Het verschil tussen België en Nederland

Dit brengt ons terug bij de vraag of we ook in ons land moeten vrezen voor een stevige correctie van de woningprijzen. Als het hoogkwalitatieve vastgoed de prijstrend aangeeft, lijkt het logisch dat we binnenkort ook prijsdalingen in de lagere segmenten mogen verwachten. Philippe Janssens denkt echter dat het niet zo’n vaart zal lopen. “De huidige malaise in het residentiële luxevastgoed is in grote mate een gevolg van het leeglopen van de beurszeepbel. De ‘gewone’ woningmarkt staat daar in zekere zin los van.” En op die gewone woningmarkt is het gunstige effect van de lagere registratierechten nog niet volledig verwerkt in de prijzen. Overigens gaat men ervan uit dat die verlaging een blijvend positief effect op de prijzen zal hebben. Van woning veranderen wordt immers minder duur, waardoor de Vlaming minder honkvast zal zijn. Verhuizen we nu om de dertig à 35 jaar, dan verwacht Janssens dat dit op termijn kan dalen tot 22 jaar. Vaker verhuizen betekent meer vraag naar, en dus een positief effect op de prijzen.

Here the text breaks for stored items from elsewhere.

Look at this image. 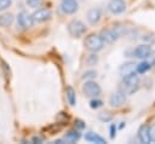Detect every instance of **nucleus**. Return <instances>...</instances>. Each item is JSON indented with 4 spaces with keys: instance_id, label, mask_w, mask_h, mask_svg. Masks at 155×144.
Returning <instances> with one entry per match:
<instances>
[{
    "instance_id": "1",
    "label": "nucleus",
    "mask_w": 155,
    "mask_h": 144,
    "mask_svg": "<svg viewBox=\"0 0 155 144\" xmlns=\"http://www.w3.org/2000/svg\"><path fill=\"white\" fill-rule=\"evenodd\" d=\"M139 87V77L137 73H131L128 75L122 76V82H121V91H124L126 94L133 93L138 90Z\"/></svg>"
},
{
    "instance_id": "2",
    "label": "nucleus",
    "mask_w": 155,
    "mask_h": 144,
    "mask_svg": "<svg viewBox=\"0 0 155 144\" xmlns=\"http://www.w3.org/2000/svg\"><path fill=\"white\" fill-rule=\"evenodd\" d=\"M84 44H85V47L90 52H93V53H97V52L102 51L103 47L105 46V44H104L103 39L99 36V34H94V33L87 35Z\"/></svg>"
},
{
    "instance_id": "3",
    "label": "nucleus",
    "mask_w": 155,
    "mask_h": 144,
    "mask_svg": "<svg viewBox=\"0 0 155 144\" xmlns=\"http://www.w3.org/2000/svg\"><path fill=\"white\" fill-rule=\"evenodd\" d=\"M68 33L71 38L74 39H79L81 38L85 33H86V25L84 22H81L80 19H73L68 23Z\"/></svg>"
},
{
    "instance_id": "4",
    "label": "nucleus",
    "mask_w": 155,
    "mask_h": 144,
    "mask_svg": "<svg viewBox=\"0 0 155 144\" xmlns=\"http://www.w3.org/2000/svg\"><path fill=\"white\" fill-rule=\"evenodd\" d=\"M121 34H122V31L117 27H114V28L102 29L101 33H99V36L103 39L104 44H114Z\"/></svg>"
},
{
    "instance_id": "5",
    "label": "nucleus",
    "mask_w": 155,
    "mask_h": 144,
    "mask_svg": "<svg viewBox=\"0 0 155 144\" xmlns=\"http://www.w3.org/2000/svg\"><path fill=\"white\" fill-rule=\"evenodd\" d=\"M102 92V88L101 86L93 81V80H87L84 85H82V93L86 96V97H90V98H94V97H98Z\"/></svg>"
},
{
    "instance_id": "6",
    "label": "nucleus",
    "mask_w": 155,
    "mask_h": 144,
    "mask_svg": "<svg viewBox=\"0 0 155 144\" xmlns=\"http://www.w3.org/2000/svg\"><path fill=\"white\" fill-rule=\"evenodd\" d=\"M126 99H127L126 93L124 91L119 90V91H115V92H113L110 94V97H109V104L113 108H120V106H122L126 103Z\"/></svg>"
},
{
    "instance_id": "7",
    "label": "nucleus",
    "mask_w": 155,
    "mask_h": 144,
    "mask_svg": "<svg viewBox=\"0 0 155 144\" xmlns=\"http://www.w3.org/2000/svg\"><path fill=\"white\" fill-rule=\"evenodd\" d=\"M17 23H18V25L22 27L23 29H29V28H31V27L34 25L35 22H34V18H33L31 15H29L28 12L22 11V12H19L18 16H17Z\"/></svg>"
},
{
    "instance_id": "8",
    "label": "nucleus",
    "mask_w": 155,
    "mask_h": 144,
    "mask_svg": "<svg viewBox=\"0 0 155 144\" xmlns=\"http://www.w3.org/2000/svg\"><path fill=\"white\" fill-rule=\"evenodd\" d=\"M59 7L64 15H74L79 10V4L76 0H61Z\"/></svg>"
},
{
    "instance_id": "9",
    "label": "nucleus",
    "mask_w": 155,
    "mask_h": 144,
    "mask_svg": "<svg viewBox=\"0 0 155 144\" xmlns=\"http://www.w3.org/2000/svg\"><path fill=\"white\" fill-rule=\"evenodd\" d=\"M108 11L113 15H121L126 11L125 0H110L108 4Z\"/></svg>"
},
{
    "instance_id": "10",
    "label": "nucleus",
    "mask_w": 155,
    "mask_h": 144,
    "mask_svg": "<svg viewBox=\"0 0 155 144\" xmlns=\"http://www.w3.org/2000/svg\"><path fill=\"white\" fill-rule=\"evenodd\" d=\"M31 16H33V18H34V22L42 23V22H46L47 19L51 18L52 11H51L50 8H47V7H41V8L35 10Z\"/></svg>"
},
{
    "instance_id": "11",
    "label": "nucleus",
    "mask_w": 155,
    "mask_h": 144,
    "mask_svg": "<svg viewBox=\"0 0 155 144\" xmlns=\"http://www.w3.org/2000/svg\"><path fill=\"white\" fill-rule=\"evenodd\" d=\"M151 53V47L149 44H140L133 50V56L139 59H147L149 58Z\"/></svg>"
},
{
    "instance_id": "12",
    "label": "nucleus",
    "mask_w": 155,
    "mask_h": 144,
    "mask_svg": "<svg viewBox=\"0 0 155 144\" xmlns=\"http://www.w3.org/2000/svg\"><path fill=\"white\" fill-rule=\"evenodd\" d=\"M86 17H87V21L91 25L98 24L101 18H102V8L101 7H92L91 10H88Z\"/></svg>"
},
{
    "instance_id": "13",
    "label": "nucleus",
    "mask_w": 155,
    "mask_h": 144,
    "mask_svg": "<svg viewBox=\"0 0 155 144\" xmlns=\"http://www.w3.org/2000/svg\"><path fill=\"white\" fill-rule=\"evenodd\" d=\"M138 139L140 143L149 144L150 143V137H149V126L148 125H142L138 129Z\"/></svg>"
},
{
    "instance_id": "14",
    "label": "nucleus",
    "mask_w": 155,
    "mask_h": 144,
    "mask_svg": "<svg viewBox=\"0 0 155 144\" xmlns=\"http://www.w3.org/2000/svg\"><path fill=\"white\" fill-rule=\"evenodd\" d=\"M136 67H137V64H136L134 62H126V63H124V64L120 65L119 73H120V75H122V76L128 75V74L136 71Z\"/></svg>"
},
{
    "instance_id": "15",
    "label": "nucleus",
    "mask_w": 155,
    "mask_h": 144,
    "mask_svg": "<svg viewBox=\"0 0 155 144\" xmlns=\"http://www.w3.org/2000/svg\"><path fill=\"white\" fill-rule=\"evenodd\" d=\"M85 139L87 140V142H90V143H97V144H107V140L103 138V137H101L99 134H97V133H94V132H86V134H85Z\"/></svg>"
},
{
    "instance_id": "16",
    "label": "nucleus",
    "mask_w": 155,
    "mask_h": 144,
    "mask_svg": "<svg viewBox=\"0 0 155 144\" xmlns=\"http://www.w3.org/2000/svg\"><path fill=\"white\" fill-rule=\"evenodd\" d=\"M81 138V133L79 132V129H70V131H68L67 133H65V136H64V140H65V143L68 142V143H76L79 139Z\"/></svg>"
},
{
    "instance_id": "17",
    "label": "nucleus",
    "mask_w": 155,
    "mask_h": 144,
    "mask_svg": "<svg viewBox=\"0 0 155 144\" xmlns=\"http://www.w3.org/2000/svg\"><path fill=\"white\" fill-rule=\"evenodd\" d=\"M13 19H15V16L10 12L7 13H2L0 16V27L1 28H7L10 27L12 23H13Z\"/></svg>"
},
{
    "instance_id": "18",
    "label": "nucleus",
    "mask_w": 155,
    "mask_h": 144,
    "mask_svg": "<svg viewBox=\"0 0 155 144\" xmlns=\"http://www.w3.org/2000/svg\"><path fill=\"white\" fill-rule=\"evenodd\" d=\"M150 68H151V63L143 59L139 64H137V67H136V73H138V74H145L147 71L150 70Z\"/></svg>"
},
{
    "instance_id": "19",
    "label": "nucleus",
    "mask_w": 155,
    "mask_h": 144,
    "mask_svg": "<svg viewBox=\"0 0 155 144\" xmlns=\"http://www.w3.org/2000/svg\"><path fill=\"white\" fill-rule=\"evenodd\" d=\"M65 93H67V100H68V103L71 106H74L75 103H76V94H75L74 88L71 86H68L67 90H65Z\"/></svg>"
},
{
    "instance_id": "20",
    "label": "nucleus",
    "mask_w": 155,
    "mask_h": 144,
    "mask_svg": "<svg viewBox=\"0 0 155 144\" xmlns=\"http://www.w3.org/2000/svg\"><path fill=\"white\" fill-rule=\"evenodd\" d=\"M98 120L102 122H109L113 120V115L110 113H101L98 114Z\"/></svg>"
},
{
    "instance_id": "21",
    "label": "nucleus",
    "mask_w": 155,
    "mask_h": 144,
    "mask_svg": "<svg viewBox=\"0 0 155 144\" xmlns=\"http://www.w3.org/2000/svg\"><path fill=\"white\" fill-rule=\"evenodd\" d=\"M98 62V56L96 54V53H93L92 52V54H90L87 58H86V64L87 65H96V63Z\"/></svg>"
},
{
    "instance_id": "22",
    "label": "nucleus",
    "mask_w": 155,
    "mask_h": 144,
    "mask_svg": "<svg viewBox=\"0 0 155 144\" xmlns=\"http://www.w3.org/2000/svg\"><path fill=\"white\" fill-rule=\"evenodd\" d=\"M97 76V71H94V70H87V71H85L84 74H82V79L84 80H93L94 77Z\"/></svg>"
},
{
    "instance_id": "23",
    "label": "nucleus",
    "mask_w": 155,
    "mask_h": 144,
    "mask_svg": "<svg viewBox=\"0 0 155 144\" xmlns=\"http://www.w3.org/2000/svg\"><path fill=\"white\" fill-rule=\"evenodd\" d=\"M42 2H44V0H27V1H25V4H27L29 7H31V8L39 7Z\"/></svg>"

Het houdt volgens Janssens geen steek om de correctie die ING-topman Fred von Dewall voor de Nederlandse woonmarkt voorspelt door te trekken naar de Belgische markt. “In Nederland zijn de prijzen de hoogte in geschoten door een belastinghervorming die intresten bijna volledig aftrekbaar maakt. In combinatie met de beurswoede heeft dat inderdaad geleid tot een woningmarkt met zeepbelachtige kenmerken. In ons land bestaat er echter een duidelijk verband met de sociaal-economische realiteit: de prijsstijgingen zijn gebaseerd op een combinatie van inflatie, een grotere ontleningscapaciteit door de lage rentevoeten en een stijging van de koopkracht.”

Laurenz Verledens [{ssquf}]

(*) De prijzen en percentages hebben betrekking op het derde kwartiel (Q75). Dit betekent dat 75% van de verkopen zich onder deze grens bevindt. Omdat op die manier zeer goedkope woningen (met bijvoorbeeld nog veel verbouwingskosten) niet worden opgenomen, geeft dit een getrouwer beeld van het prijsniveau van een instapklare woning.

In 2002 werd de gemiddelde woning in ons land jaar 6,7 % duurder.

“De huidige malaise in het residentiële luxevastgoed staat los van de ‘gewone’ woningmarkt.”